We have a tradition in the European canon of the philosopher-poet, in which a poet offers insights into the human condition. Modern poets do so ponderously as a whole. Vincenz’s touch on this is so light and his language so original that you scarcely know you are being enlightened. His temporal range is from the nascent prehistory of cave paintings to the post-relativistic twenty-first century. His worlds are populated with extraordinary beings, including the aforementioned Uncle Fernando and his interlocutor, the oracular Sibyl.
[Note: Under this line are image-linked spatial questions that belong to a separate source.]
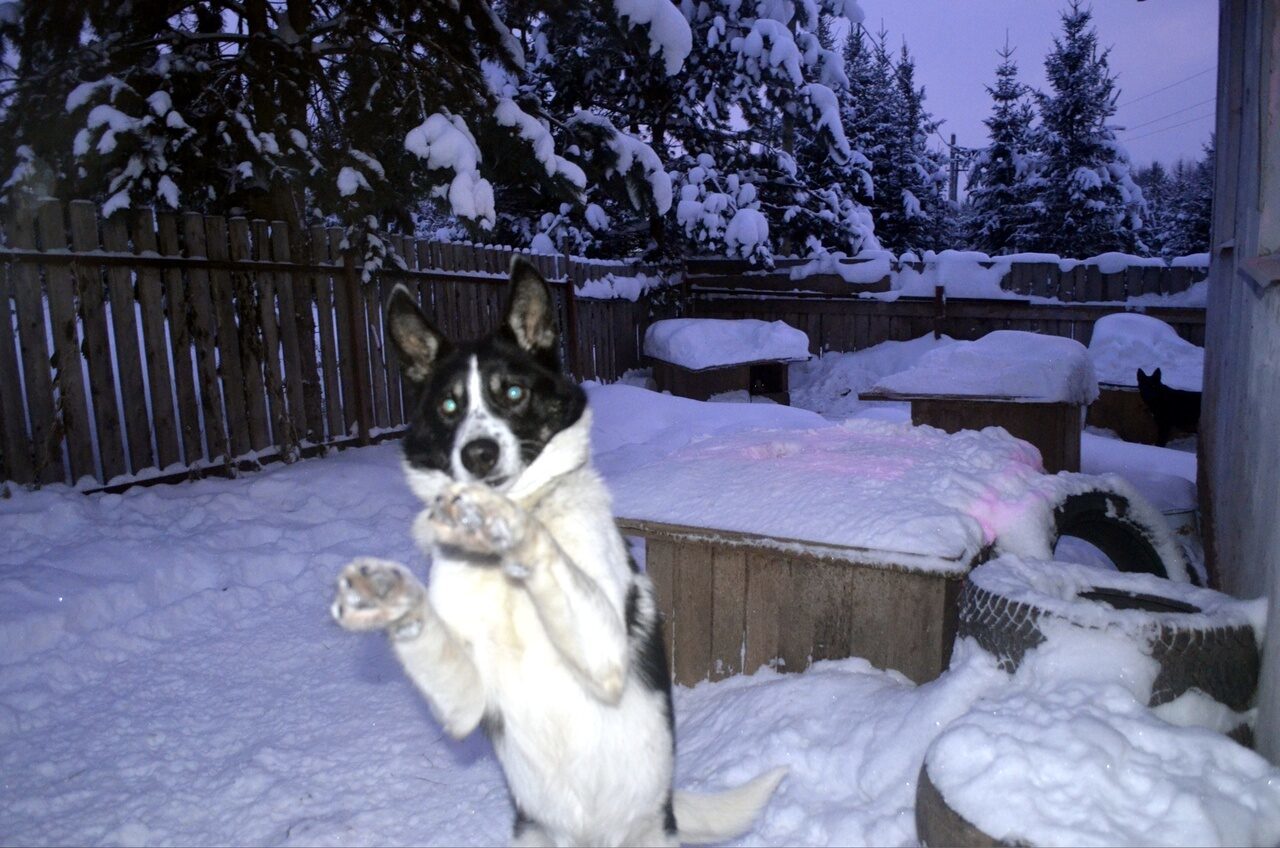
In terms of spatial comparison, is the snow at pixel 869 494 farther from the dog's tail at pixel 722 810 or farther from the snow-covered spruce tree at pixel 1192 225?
the snow-covered spruce tree at pixel 1192 225

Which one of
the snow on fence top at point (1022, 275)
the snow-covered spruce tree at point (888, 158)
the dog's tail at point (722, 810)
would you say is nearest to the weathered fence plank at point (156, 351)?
the dog's tail at point (722, 810)

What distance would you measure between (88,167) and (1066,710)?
20.8 ft

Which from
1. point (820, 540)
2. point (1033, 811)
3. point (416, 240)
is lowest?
point (1033, 811)

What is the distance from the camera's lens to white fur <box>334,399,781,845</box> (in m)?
1.67

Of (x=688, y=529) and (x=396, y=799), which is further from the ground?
(x=688, y=529)

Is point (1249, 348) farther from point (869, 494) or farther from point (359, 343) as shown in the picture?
point (359, 343)

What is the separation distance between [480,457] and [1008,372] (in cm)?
478

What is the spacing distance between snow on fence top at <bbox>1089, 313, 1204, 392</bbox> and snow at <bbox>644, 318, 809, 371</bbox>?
363 centimetres

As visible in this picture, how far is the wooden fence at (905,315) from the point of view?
1195 cm

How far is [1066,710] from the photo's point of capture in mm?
2041

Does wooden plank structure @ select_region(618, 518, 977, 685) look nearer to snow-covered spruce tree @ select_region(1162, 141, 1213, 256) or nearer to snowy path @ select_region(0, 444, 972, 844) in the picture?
snowy path @ select_region(0, 444, 972, 844)

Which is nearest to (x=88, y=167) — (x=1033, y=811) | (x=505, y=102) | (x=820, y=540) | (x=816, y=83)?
(x=505, y=102)

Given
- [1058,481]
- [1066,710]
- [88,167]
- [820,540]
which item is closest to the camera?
[1066,710]

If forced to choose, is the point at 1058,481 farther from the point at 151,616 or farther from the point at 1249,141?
the point at 151,616
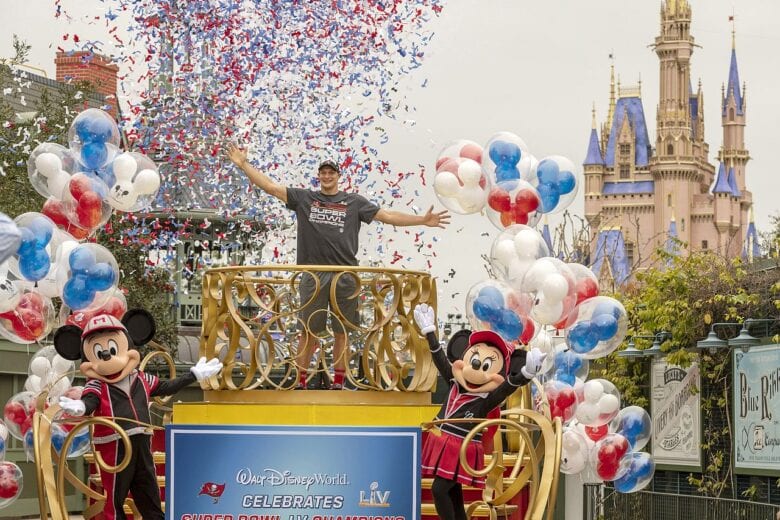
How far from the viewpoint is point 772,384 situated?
1302cm

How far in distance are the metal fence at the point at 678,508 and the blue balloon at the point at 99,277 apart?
19.0 ft

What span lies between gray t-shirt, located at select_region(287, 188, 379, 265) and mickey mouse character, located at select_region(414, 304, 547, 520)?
0.85m

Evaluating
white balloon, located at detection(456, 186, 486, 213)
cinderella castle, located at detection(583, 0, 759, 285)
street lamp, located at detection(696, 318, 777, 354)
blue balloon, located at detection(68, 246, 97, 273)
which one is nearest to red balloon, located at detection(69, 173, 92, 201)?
blue balloon, located at detection(68, 246, 97, 273)

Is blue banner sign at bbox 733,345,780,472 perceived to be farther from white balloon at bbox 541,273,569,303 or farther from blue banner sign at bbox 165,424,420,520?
blue banner sign at bbox 165,424,420,520

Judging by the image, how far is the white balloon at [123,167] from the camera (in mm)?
9562

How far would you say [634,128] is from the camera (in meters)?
142

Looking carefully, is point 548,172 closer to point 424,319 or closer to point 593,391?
point 593,391

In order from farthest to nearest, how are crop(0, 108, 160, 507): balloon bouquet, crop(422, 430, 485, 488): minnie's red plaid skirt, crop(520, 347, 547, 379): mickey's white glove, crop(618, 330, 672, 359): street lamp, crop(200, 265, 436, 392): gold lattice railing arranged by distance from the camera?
1. crop(618, 330, 672, 359): street lamp
2. crop(0, 108, 160, 507): balloon bouquet
3. crop(200, 265, 436, 392): gold lattice railing
4. crop(422, 430, 485, 488): minnie's red plaid skirt
5. crop(520, 347, 547, 379): mickey's white glove

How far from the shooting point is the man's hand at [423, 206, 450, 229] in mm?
9266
In “Uncle Fernando & Sibyl Exchange Curt Words,” Fernando asks for “that mythical moment” and the oracle replies, “Hush,”:
Carbon first.
Then light.
Sibyl, Vincenz’s untamed muse, also appears in dialogues between Prometheus and Orpheus:
Orpheus:                                             Prometheus:
The voice                                             & what
of time                                                 is that perfume—
 …                                                       . . .
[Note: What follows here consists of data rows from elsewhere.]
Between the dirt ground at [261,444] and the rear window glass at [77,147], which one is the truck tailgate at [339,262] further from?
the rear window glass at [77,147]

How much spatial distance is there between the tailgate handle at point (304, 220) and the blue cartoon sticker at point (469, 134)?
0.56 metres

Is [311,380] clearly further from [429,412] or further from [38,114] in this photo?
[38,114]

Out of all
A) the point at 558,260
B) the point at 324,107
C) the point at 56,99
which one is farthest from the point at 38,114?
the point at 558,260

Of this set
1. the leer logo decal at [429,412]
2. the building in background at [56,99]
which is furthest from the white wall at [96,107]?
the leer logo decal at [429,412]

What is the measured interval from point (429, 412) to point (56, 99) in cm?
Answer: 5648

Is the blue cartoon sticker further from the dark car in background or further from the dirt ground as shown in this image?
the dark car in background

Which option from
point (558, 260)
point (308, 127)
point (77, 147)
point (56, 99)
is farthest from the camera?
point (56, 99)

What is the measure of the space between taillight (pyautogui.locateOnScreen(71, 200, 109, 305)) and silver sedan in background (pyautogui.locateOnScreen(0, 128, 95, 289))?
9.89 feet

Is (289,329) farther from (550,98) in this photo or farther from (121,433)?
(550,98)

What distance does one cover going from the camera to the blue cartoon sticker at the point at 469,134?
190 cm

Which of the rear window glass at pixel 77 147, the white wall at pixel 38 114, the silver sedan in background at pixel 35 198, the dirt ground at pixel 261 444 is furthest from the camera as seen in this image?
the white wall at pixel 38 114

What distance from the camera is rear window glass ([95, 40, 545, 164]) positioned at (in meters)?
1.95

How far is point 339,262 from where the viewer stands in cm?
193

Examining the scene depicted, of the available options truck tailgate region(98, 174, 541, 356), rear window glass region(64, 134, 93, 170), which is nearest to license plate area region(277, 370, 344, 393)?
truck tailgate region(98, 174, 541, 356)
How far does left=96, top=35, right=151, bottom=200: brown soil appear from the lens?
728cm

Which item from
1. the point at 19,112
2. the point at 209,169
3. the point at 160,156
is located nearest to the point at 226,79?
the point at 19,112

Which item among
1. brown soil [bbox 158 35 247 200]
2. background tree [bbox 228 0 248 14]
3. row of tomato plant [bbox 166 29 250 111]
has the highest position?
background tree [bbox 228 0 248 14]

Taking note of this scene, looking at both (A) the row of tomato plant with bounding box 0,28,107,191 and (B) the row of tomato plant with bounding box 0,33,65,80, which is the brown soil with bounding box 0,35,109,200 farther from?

within the planes                                 the word made
of being                                               Thing
…                                                        . . .
Sibyl:
whenever I start
to try & explain it
I forget words
altogether
My favorite characters in Leaning into the Infinite include a finch singing to his mate from a tree-top which he thinks is a mountain, the Tree God Saluwaghnapani, and Milen, a Filipino wet-nurse who sings a song she “claimed drove off demons that grew within Javan / smog clouds: Ai-Li-Ma-Lu-Ma-Nu — . . . “
Leaning into the Infinite ranges from Olympus to “The Penal Colony” and is vivid and visceral:
Not from the gagged mouth—it knots & tangles in the larynx
& the chain simply groans: ‘Have done it.
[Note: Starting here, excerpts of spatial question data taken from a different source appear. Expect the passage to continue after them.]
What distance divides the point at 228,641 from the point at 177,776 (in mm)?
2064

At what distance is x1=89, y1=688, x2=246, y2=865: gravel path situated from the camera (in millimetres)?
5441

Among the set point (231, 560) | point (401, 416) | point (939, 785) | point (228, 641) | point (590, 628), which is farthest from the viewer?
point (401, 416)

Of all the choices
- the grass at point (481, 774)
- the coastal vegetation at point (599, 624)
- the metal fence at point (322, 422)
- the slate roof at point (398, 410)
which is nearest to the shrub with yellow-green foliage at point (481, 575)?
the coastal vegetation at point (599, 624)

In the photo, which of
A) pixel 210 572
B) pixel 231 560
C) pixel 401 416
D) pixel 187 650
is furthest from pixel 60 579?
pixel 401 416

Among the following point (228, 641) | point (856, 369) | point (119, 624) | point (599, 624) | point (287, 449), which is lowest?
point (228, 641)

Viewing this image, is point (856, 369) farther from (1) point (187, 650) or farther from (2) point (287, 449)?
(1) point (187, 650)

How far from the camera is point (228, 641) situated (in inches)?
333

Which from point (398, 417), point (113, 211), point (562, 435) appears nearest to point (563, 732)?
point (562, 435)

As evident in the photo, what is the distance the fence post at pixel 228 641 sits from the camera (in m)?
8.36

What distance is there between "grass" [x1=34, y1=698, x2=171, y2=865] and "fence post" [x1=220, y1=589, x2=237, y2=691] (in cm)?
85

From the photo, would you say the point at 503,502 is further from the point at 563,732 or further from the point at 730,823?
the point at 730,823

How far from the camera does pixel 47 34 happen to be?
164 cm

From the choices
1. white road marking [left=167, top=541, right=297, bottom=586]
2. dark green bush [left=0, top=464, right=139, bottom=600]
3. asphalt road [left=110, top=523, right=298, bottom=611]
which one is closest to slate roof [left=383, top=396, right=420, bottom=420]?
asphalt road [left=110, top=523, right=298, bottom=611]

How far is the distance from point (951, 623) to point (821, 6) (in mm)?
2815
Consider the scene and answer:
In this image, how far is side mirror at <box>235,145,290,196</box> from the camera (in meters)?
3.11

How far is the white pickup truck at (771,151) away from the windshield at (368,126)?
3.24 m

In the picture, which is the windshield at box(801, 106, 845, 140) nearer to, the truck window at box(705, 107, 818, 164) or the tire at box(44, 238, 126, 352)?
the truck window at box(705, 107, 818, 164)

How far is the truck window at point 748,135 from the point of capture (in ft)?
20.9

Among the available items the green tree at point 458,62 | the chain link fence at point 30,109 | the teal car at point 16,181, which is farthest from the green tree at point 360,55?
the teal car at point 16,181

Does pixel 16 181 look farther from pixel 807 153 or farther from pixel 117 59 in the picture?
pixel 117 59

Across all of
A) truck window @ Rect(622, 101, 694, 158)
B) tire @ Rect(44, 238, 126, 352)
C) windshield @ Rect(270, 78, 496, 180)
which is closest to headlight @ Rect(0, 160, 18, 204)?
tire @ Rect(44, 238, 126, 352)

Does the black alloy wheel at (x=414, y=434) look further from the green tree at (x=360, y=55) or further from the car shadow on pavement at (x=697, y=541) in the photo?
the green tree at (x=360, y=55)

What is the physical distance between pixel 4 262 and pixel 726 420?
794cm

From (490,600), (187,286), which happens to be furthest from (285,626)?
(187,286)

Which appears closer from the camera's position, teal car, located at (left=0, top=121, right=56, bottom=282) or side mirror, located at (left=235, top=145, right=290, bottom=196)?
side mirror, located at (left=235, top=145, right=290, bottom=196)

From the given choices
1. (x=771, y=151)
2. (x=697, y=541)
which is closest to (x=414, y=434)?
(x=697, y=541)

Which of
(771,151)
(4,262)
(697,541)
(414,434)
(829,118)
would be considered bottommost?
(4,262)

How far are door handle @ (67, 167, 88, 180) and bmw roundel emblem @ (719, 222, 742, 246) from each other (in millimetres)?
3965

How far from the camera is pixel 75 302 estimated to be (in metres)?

Have it etched to the bone.
 It’s all in the pointed nib of the writers’ dark truth.
 In an enlightened moment the Bewildered gasps alone—
The Orwellian/Kafkaesque boot stamps:
Just                 Be                     
a        
      good Citizen

Be                    Just
And then the poet escapes to his natal Asia:
O to be born reforested in Borneo
 where water doesn’t run off in disappointing sloughs,
 but cascades & careens within the bejeweled heart
of a single fruiting tree, where a child is a rambutan
(or the fleshy dumpling-pulp of a mangosteen)— . . .
Vincenz speaks to the childlike longing in us to have a storyteller/mentor introduce us to the world’s mysteries, to share its secrets:
If only I had a good uncle to sit me down at an uneven hearth
with a hot cup of mulled wine, a twinkle in his eye
& this background whiff of ancient pine:
To hear how the world begins green, fresh, tabula rasa:
& late at night or early morning through air still as glass,
to eavesdrop upon the grasses & their endless philosophizing.
You have this uncle in Marc Vincenz. Drink up.